Mainline kernel can only generate "popcnt rax, rdi" instruction
with alternative masquareading as function call. Patch allows
to generate all POPCNT variations and inlines hweigth*() family of functions.

	$ objdump  -dr ../obj/vmlinux | grep popcnt
	ffffffff81004f6d:       f3 48 0f b8 c9          popcnt rcx,rcx
	ffffffff81008484:       f3 48 0f b8 03          popcnt rax,QWORD PTR [rbx]
	ffffffff81073aae:       f3 48 0f b8 d8          popcnt rbx,rax
		...

Signed-off-by: Alexey Dobriyan <adobriyan@gmail.com>
---
 arch/x86/include/asm/arch_hweight.h | 32 ++++++++++++++++++++++++++++++--
 arch/x86/lib/Makefile               |  5 ++++-
 include/linux/bitops.h              |  2 ++
 lib/Makefile                        |  2 ++
 scripts/kconfig/cpuid.c             |  6 ++++++
 scripts/march-native.sh             |  6 +++++-
 6 files changed, 49 insertions(+), 4 deletions(-)

diff --git a/arch/x86/include/asm/arch_hweight.h b/arch/x86/include/asm/arch_hweight.h
index 34a10b2d5b73..58e4f65d8665 100644
--- a/arch/x86/include/asm/arch_hweight.h
+++ b/arch/x86/include/asm/arch_hweight.h
@@ -2,6 +2,34 @@
 #ifndef _ASM_X86_HWEIGHT_H
 #define _ASM_X86_HWEIGHT_H
 
+#define __HAVE_ARCH_SW_HWEIGHT
+
+#ifdef CONFIG_MARCH_NATIVE_POPCNT
+static inline unsigned int __arch_hweight64(uint64_t x)
+{
+	uint64_t rv;
+	asm ("popcnt %1, %0" : "=r" (rv) : "rm" (x));
+	return rv;
+}
+
+static inline unsigned int __arch_hweight32(uint32_t x)
+{
+	uint32_t rv;
+	asm ("popcnt %1, %0" : "=r" (rv) : "rm" (x));
+	return rv;
+}
+
+static inline unsigned int __arch_hweight16(uint16_t x)

DATASET —
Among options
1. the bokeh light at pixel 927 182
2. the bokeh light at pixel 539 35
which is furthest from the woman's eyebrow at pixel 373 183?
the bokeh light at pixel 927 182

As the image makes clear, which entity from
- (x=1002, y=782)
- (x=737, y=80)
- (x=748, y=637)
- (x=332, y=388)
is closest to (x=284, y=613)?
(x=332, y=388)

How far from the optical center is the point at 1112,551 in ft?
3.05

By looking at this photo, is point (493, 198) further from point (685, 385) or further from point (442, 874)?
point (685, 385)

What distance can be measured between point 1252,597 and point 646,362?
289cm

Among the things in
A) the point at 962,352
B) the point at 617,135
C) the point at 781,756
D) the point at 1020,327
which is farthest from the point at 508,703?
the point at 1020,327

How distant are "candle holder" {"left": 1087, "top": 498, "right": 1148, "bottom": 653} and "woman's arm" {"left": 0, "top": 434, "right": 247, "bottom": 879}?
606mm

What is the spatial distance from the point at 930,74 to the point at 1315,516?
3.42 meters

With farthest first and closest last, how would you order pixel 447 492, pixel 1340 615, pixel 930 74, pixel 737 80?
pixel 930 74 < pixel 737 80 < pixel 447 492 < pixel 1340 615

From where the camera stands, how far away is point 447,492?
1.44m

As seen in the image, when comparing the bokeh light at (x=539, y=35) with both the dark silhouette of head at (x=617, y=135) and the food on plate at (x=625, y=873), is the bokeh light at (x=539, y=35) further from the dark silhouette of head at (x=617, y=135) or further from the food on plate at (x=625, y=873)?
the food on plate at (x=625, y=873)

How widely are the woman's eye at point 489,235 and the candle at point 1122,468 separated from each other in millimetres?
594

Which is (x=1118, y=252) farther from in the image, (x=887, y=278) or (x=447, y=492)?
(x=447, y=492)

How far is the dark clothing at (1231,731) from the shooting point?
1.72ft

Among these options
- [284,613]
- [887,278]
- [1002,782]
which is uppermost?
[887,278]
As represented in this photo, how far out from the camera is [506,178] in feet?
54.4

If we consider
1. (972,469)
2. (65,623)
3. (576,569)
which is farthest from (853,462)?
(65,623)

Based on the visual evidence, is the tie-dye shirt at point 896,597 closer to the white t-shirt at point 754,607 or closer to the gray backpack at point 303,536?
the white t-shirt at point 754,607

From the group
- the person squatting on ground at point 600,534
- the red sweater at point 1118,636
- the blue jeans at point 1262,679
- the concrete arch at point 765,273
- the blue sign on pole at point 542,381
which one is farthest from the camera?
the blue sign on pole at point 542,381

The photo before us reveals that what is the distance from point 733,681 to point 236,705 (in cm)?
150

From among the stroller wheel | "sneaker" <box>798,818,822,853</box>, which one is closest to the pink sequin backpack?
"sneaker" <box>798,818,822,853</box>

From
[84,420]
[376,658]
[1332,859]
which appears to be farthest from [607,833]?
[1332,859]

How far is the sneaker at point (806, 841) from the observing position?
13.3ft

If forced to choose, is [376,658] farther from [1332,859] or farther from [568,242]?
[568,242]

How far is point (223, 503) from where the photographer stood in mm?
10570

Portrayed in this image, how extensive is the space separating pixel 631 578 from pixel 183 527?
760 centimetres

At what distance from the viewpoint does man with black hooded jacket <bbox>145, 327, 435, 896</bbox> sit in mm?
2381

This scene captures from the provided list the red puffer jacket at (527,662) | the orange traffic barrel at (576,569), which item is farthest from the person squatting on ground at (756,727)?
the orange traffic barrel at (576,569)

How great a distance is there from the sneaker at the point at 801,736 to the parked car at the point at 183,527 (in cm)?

TASK GOAL — Could you write out the patch again, starting at "Signed-off-by: Alexey Dobriyan" and ending at "insertions(+), 4 deletions(-)", but swap "insertions" for "additions"?

FINAL RESULT —
Signed-off-by: Alexey Dobriyan <adobriyan@gmail.com>
---
 arch/x86/include/asm/arch_hweight.h | 32 ++++++++++++++++++++++++++++++--
 arch/x86/lib/Makefile               |  5 ++++-
 include/linux/bitops.h              |  2 ++
 lib/Makefile                        |  2 ++
 scripts/kconfig/cpuid.c             |  6 ++++++
 scripts/march-native.sh             |  6 +++++-
 6 files changed, 49 additions(+), 4 deletions(-)